Input for this task:
::::
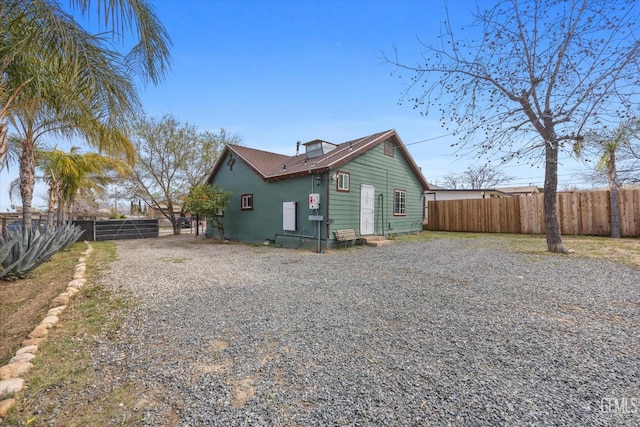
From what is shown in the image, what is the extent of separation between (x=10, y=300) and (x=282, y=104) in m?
::::
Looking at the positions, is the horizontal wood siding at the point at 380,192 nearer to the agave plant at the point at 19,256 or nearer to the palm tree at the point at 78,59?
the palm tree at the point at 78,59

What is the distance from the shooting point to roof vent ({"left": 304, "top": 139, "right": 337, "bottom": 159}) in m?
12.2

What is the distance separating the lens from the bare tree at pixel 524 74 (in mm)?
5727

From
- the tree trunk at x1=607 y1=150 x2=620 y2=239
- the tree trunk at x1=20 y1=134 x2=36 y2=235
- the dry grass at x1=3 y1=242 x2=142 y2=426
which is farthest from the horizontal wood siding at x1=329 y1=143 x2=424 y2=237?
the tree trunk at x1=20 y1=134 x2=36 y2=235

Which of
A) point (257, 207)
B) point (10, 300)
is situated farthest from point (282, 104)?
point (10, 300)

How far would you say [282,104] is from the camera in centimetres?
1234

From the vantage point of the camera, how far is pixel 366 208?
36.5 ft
::::
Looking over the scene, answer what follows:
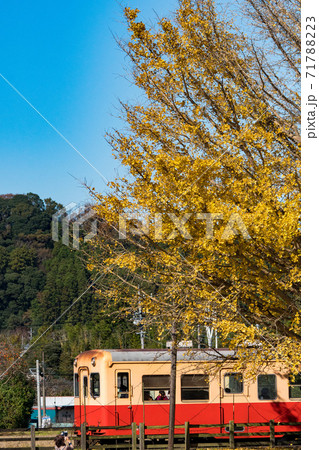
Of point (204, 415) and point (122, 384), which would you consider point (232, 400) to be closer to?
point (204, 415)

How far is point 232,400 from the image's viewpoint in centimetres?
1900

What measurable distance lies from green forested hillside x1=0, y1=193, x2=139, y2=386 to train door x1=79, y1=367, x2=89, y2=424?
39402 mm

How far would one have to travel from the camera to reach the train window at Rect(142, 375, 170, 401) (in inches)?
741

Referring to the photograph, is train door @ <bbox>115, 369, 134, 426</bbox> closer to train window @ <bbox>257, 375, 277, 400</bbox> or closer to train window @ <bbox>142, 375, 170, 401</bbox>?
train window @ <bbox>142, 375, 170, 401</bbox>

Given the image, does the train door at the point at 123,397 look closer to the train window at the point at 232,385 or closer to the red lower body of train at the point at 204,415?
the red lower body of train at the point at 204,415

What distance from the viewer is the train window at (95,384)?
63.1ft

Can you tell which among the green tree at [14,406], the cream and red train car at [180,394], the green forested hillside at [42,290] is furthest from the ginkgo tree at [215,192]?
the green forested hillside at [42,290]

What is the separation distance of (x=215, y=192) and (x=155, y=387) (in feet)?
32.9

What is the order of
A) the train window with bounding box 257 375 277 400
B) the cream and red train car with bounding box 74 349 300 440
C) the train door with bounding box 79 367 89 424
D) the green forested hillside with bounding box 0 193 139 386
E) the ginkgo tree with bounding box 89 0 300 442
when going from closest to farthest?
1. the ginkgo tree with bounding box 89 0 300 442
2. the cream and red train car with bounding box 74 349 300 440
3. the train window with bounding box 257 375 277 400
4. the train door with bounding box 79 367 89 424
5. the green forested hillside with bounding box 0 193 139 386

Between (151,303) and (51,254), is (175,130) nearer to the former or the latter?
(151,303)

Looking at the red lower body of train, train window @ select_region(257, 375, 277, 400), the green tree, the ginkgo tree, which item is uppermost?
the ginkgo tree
::::
Count the lines above that contain the word "body". Reply with the number only.

Response: 3